═════ DATASET ROWS ═════

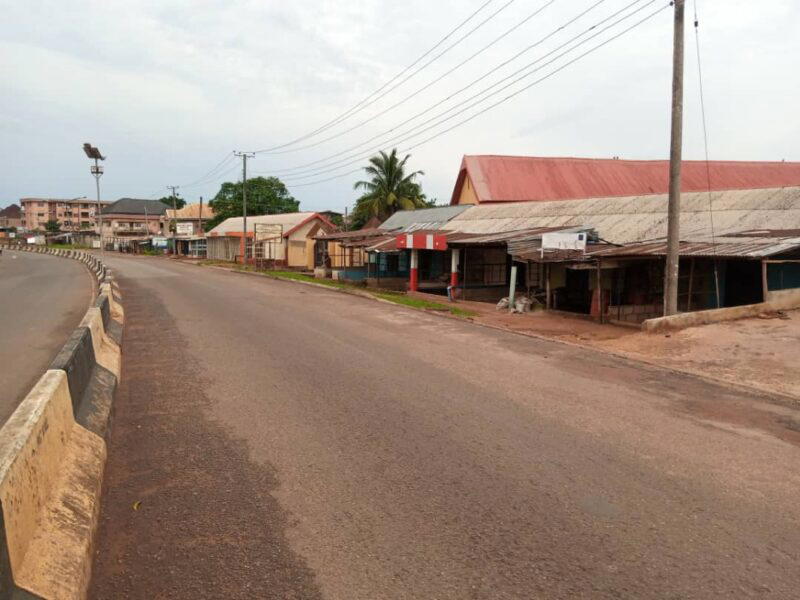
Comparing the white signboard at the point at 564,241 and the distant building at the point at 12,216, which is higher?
the distant building at the point at 12,216

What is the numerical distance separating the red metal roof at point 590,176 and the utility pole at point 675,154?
2402cm

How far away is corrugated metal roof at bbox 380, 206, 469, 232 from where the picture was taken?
30.9 meters

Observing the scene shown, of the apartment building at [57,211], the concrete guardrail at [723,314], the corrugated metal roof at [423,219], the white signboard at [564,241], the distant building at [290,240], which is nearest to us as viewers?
the concrete guardrail at [723,314]

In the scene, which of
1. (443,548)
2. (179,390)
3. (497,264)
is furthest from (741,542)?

═════

Starting at the line that has "In the scene, which of" and running through the end of the records, write those lines out again with "furthest" swapped for "closest" and nothing else changed.

In the scene, which of
1. (443,548)
2. (179,390)
3. (497,264)
is closest from (741,542)?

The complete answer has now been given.